Excesso de arroz de baixa qualidade e de Cirad 141 sem alcançar a classificação de longo fino mantém o mercado do Mato Grosso sem negócios importantes e com cotações muito baixas. Produto com 40% de inteiros chegou a ser negociado a R$ 9,00 o saco de 60 quilos ontem.

O excesso de arroz de baixa qualidade das duas últimas safras e de Cirad 141 que não alcança a classificação de longo fino estão ajudando a pressionar os preços de mercado ainda mais para baixo. O mercado segue absolutamente parado, segundo informou o corretor Jorge Fagundes da Futura Cereais.

É grande a oferta de arroz com 20% a 40% de inteiros, posto em Cuiabá, para mistura e parboilizado, por valores que vão de R$ 8,00 a R$ 12,00 o saco de 60 quilos. Uma indústria de São Paulo, que trabalha com farinha de arroz, pagou ontem R$ 9,00 o saco de 60 quilos de arroz com 40% de grãos inteiros.
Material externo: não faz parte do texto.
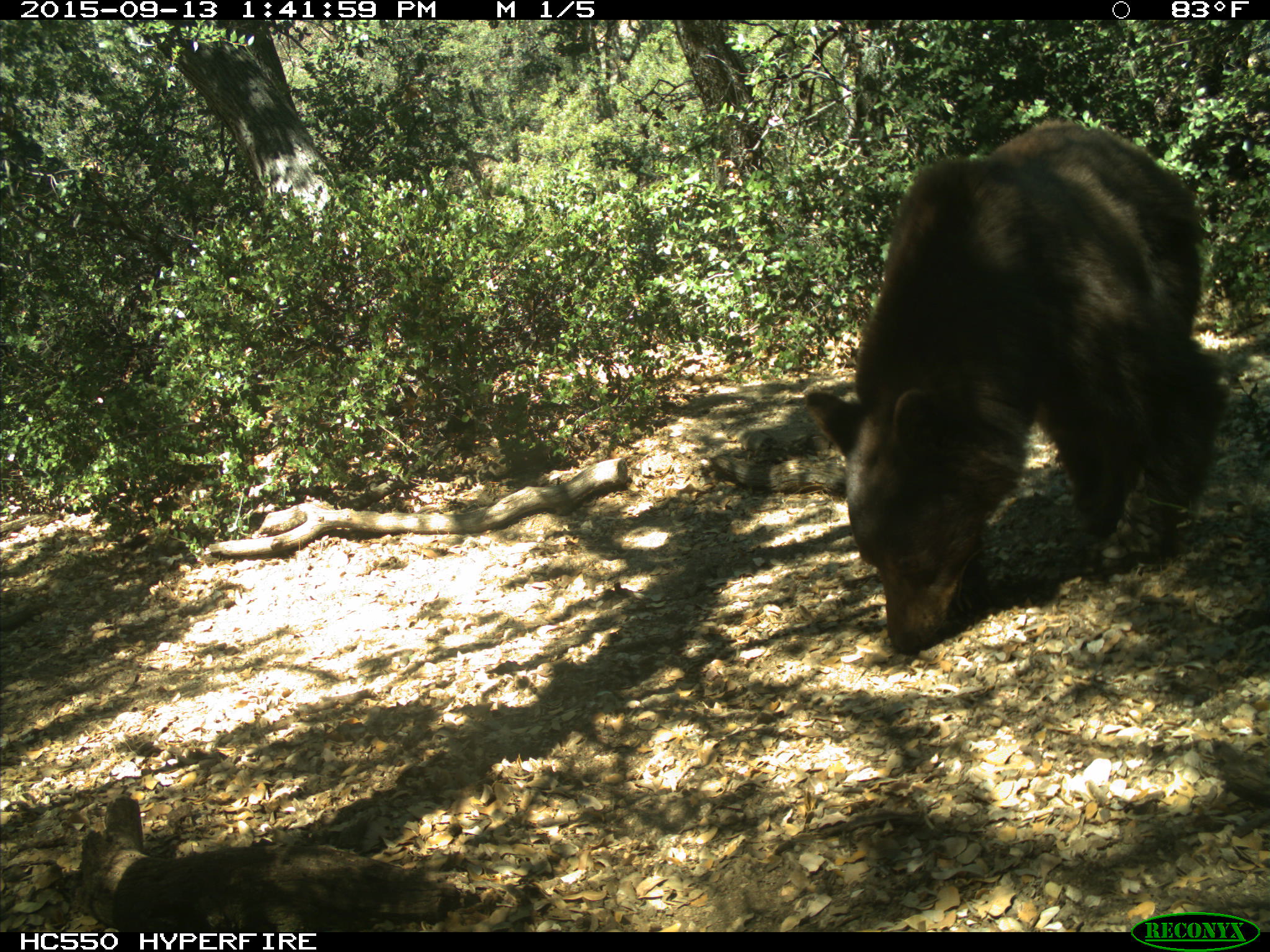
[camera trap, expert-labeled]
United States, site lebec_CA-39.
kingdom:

O arroz entre 45% e 48% de inteiros também tem boa oferta e está cotado na faixa de R$ 13,00 (FOB Sinop). Outro negócio concretizado ontem, no Mato Grosso, foi a venda de 46 mil sacos de arroz primavera, com 53% de inteiros – acima – e manchado, por R$ 13,00 posto em Cuiabá. Produto da safra velha.

– A verdade é que existe pouco arroz com 55%, 56% neste momento no Mato Grosso. O primavera de melhor qualidade já foi bem comercializado no início da safra. O mesmo aconteceu com o Cirad 141 plantado no cedo, colhido com qualidade bem superior – revela Fagundes.
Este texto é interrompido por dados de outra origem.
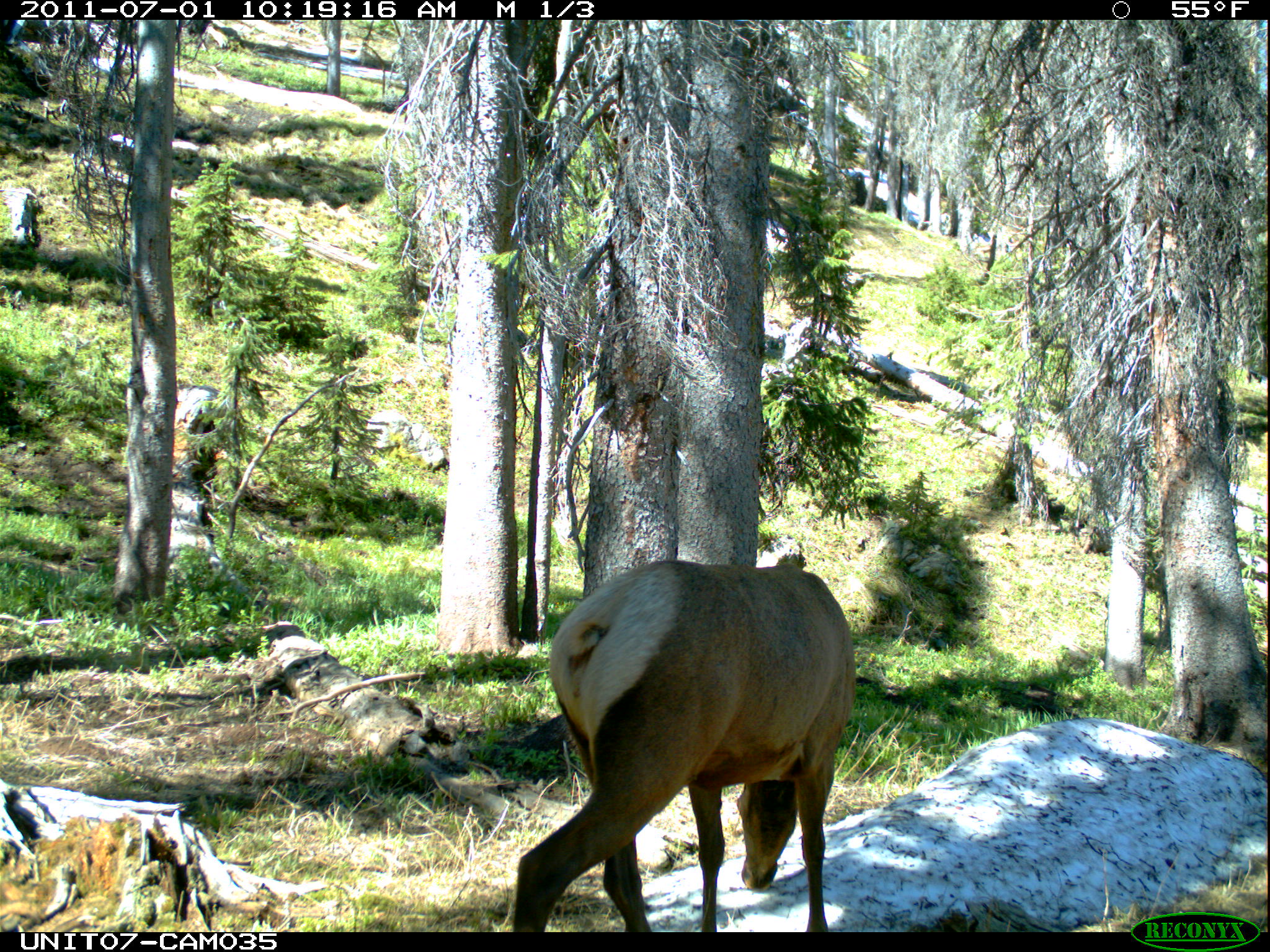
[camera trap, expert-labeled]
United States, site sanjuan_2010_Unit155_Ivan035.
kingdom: Animalia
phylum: Chordata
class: Mammalia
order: Artiodactyla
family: Cervidae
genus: Cervus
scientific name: Cervus elaphus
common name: red deer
Segundo ele, produtores e cerealistas que ainda têm arroz de melhor qualidade estão segurando o produto para negociar no segundo semestre na expectativa de melhores preços.
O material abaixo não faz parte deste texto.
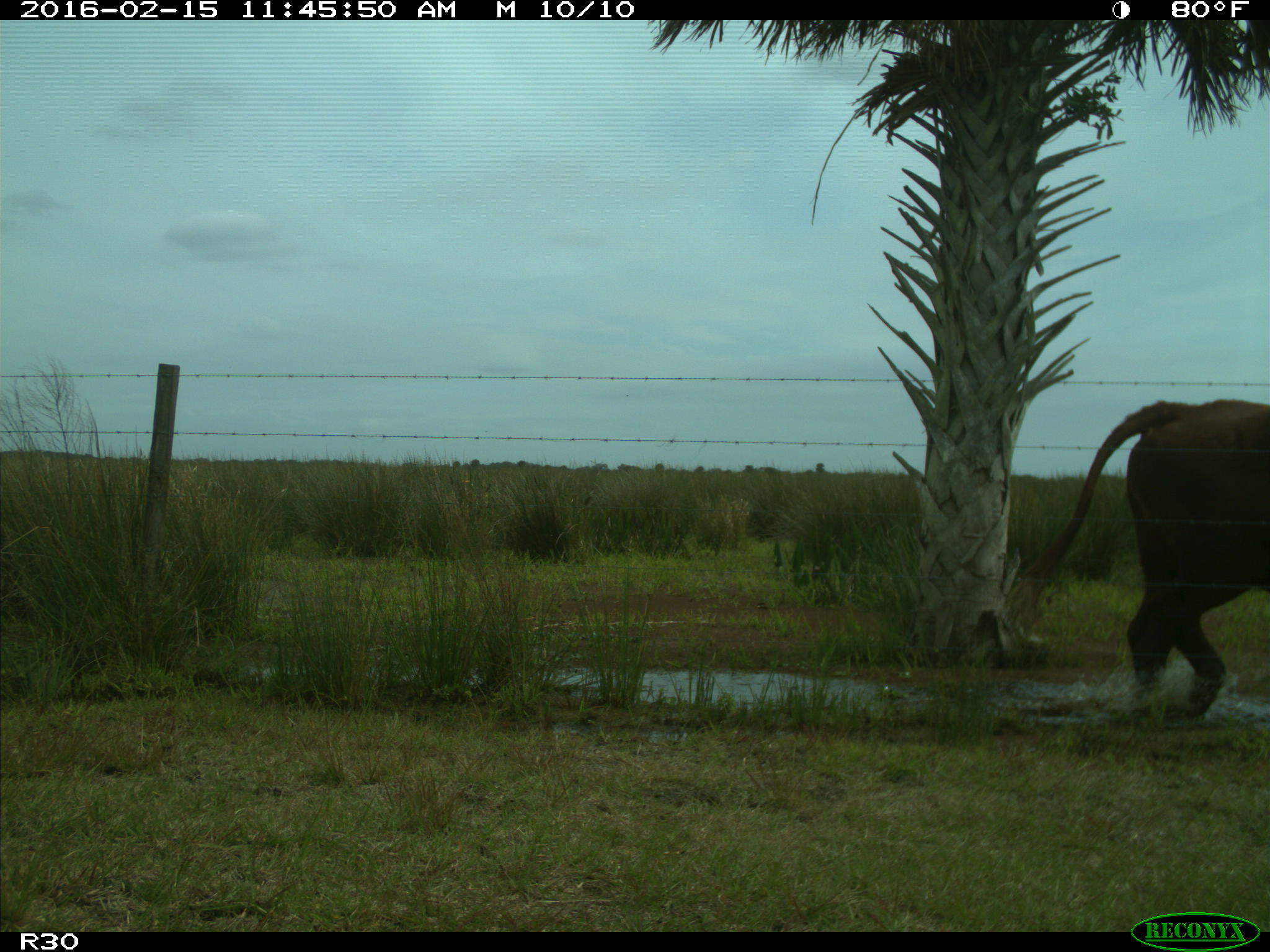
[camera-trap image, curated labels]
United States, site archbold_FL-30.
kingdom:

– As indústrias que trabalham com arroz do Tipo 1 só se movimentam mediante pedido e com cargas pequenas. Daí compram 1 mil a 1, 5 mil sacos de arroz acima de 50% de inteiros e com preço final na faixa de R$ 18,00 a R$ 19,00 – acrescentou. O fardo de 30 quilos de arroz Tipo 1 do Mato Grosso já chega a São Paulo por até R$ 26,00 de preço final.

Esta semana também surgiram notícias de máquinas de beneficiamento de arroz sendo colocadas à venda por algumas empresas do Mato Grosso. Produtores também voltaram a falar sobre redução da tecnologia aplicada na lavoura e também de área destinada à orizicultura.

Os arrozeiros de Sorriso anunciaram ontem (5) a suspensão das vendas por 60 dias e também dos pagamentos de dívidas. Em Matupá os produtores encerraram a manifestação que manteve a BR 163 fechada por um dia.